= Film grammar =

Special terms on filming

In film, film grammar is defined as follows:

1. A frame is a single still image. It is analogous to a letter.
2. A shot is a single continuous recording made by a camera. It is analogous to a word.
3. A scene is a series of related shots. It is analogous to a sentence. The study of transitions between scenes is described in film punctuation. Film punctuations can also be intra scene & shot.
4. A sequence is a series of scenes which together tell a major part of an entire story, such as that contained in a complete movie. It is analogous to a paragraph.
5. A film is a series of sequences or sometimes just a sequence where the film consists of a single sequence.

The term film grammar is best understood as a creative metaphor, since the elements of film grammar described above do not stand in any strict relation of analogy to the components of grammar as understood by philology or modern linguistics.
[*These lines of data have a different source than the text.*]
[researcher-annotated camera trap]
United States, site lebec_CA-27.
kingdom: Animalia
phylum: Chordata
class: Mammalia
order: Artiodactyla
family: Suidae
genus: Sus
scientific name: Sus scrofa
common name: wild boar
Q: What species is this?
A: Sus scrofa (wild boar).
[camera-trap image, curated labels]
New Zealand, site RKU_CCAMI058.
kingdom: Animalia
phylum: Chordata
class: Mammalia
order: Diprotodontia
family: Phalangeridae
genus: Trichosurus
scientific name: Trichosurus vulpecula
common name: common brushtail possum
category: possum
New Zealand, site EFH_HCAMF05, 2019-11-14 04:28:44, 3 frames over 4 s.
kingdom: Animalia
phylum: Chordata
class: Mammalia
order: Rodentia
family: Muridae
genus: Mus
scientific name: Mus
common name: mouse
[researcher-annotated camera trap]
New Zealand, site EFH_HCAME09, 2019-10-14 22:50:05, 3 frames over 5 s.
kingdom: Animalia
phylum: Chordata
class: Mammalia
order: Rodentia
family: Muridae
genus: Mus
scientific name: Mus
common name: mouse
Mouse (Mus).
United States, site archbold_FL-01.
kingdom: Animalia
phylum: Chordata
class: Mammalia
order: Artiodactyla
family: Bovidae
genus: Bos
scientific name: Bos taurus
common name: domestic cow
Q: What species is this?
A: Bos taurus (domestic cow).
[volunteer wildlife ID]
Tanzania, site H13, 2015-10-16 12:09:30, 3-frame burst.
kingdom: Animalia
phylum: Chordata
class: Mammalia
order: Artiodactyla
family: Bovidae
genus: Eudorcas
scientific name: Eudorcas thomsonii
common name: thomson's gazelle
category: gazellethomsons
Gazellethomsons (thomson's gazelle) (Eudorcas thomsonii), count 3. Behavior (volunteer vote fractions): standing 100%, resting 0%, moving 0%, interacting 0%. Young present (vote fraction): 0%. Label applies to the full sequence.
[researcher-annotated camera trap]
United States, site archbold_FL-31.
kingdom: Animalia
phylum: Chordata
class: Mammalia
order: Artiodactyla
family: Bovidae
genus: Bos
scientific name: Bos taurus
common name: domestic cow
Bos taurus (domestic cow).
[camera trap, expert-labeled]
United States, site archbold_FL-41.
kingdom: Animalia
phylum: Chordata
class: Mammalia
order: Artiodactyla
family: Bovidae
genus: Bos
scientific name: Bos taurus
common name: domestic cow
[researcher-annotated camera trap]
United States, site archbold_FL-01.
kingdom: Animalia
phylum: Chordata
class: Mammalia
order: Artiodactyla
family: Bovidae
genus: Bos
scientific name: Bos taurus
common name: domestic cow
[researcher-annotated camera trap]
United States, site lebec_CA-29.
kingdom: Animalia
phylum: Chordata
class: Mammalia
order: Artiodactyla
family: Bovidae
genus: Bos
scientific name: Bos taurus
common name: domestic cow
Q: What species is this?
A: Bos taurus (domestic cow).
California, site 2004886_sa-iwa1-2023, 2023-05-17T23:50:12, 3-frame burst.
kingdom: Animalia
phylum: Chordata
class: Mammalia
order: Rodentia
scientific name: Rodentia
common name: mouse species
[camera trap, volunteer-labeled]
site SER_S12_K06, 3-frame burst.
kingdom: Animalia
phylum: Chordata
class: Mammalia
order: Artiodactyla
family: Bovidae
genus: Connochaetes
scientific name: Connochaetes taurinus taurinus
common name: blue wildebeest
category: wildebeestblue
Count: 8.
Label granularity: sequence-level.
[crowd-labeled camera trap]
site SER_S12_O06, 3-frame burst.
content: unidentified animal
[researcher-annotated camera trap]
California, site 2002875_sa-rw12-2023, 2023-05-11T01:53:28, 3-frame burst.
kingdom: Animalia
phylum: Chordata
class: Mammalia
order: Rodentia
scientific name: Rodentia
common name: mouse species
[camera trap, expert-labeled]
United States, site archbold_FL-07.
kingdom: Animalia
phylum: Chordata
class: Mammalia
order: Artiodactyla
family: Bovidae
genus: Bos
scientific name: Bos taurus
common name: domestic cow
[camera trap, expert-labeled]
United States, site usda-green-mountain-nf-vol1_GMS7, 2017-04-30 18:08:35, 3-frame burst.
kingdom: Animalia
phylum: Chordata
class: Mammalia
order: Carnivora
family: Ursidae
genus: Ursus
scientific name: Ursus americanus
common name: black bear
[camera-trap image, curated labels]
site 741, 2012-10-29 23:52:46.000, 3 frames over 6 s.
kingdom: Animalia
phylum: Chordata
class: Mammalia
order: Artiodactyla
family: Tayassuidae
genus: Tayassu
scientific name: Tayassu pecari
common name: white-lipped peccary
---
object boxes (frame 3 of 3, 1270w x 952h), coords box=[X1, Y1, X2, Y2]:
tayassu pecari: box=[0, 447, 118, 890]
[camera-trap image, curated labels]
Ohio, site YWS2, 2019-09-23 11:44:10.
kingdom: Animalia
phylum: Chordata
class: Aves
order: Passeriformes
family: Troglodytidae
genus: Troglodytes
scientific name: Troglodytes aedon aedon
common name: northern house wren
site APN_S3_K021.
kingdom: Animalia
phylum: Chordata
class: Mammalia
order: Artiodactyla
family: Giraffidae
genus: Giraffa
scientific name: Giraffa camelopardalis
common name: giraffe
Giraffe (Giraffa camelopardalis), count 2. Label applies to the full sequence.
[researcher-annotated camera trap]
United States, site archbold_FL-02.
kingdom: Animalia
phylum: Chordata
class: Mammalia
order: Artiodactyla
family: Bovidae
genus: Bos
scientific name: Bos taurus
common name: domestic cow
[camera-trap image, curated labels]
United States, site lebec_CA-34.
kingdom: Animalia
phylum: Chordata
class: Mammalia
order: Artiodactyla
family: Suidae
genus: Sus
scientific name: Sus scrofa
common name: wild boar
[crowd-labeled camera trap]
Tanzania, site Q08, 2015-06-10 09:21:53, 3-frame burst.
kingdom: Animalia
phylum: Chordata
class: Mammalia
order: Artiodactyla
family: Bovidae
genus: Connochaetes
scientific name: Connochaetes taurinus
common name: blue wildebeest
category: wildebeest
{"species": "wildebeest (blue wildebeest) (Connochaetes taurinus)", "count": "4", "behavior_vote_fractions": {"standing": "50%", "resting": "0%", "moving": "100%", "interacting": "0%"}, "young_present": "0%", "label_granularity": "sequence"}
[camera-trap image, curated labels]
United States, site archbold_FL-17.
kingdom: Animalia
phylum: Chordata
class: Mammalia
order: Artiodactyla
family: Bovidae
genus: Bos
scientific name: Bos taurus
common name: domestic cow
D. W. Griffith has been called the father of film grammar. Griffith was a key figure in establishing the set of codes that have become the universal backbone of film language. He was particularly influential in popularizing "cross-cutting"—using film editing to alternate between different events occurring at the same time & between different time periods within the timeline of the given film —in order to build suspense or for any other relevant purpose(s). He still used many elements from the "primitive" style of movie-making that predated classical Hollywood's continuity system, such as frontal staging, exaggerated gestures, minimal camera movement, and an absence of point of view shots. Some claim, too, that he "invented" the close-up shot for filming.

Credit for Griffith's cinematic innovations must be shared with his cameraman of many years, Billy Bitzer. In addition, he himself credited the legendary silent star Lillian Gish, who appeared in several of his films, with creating a new style of acting for the cinema.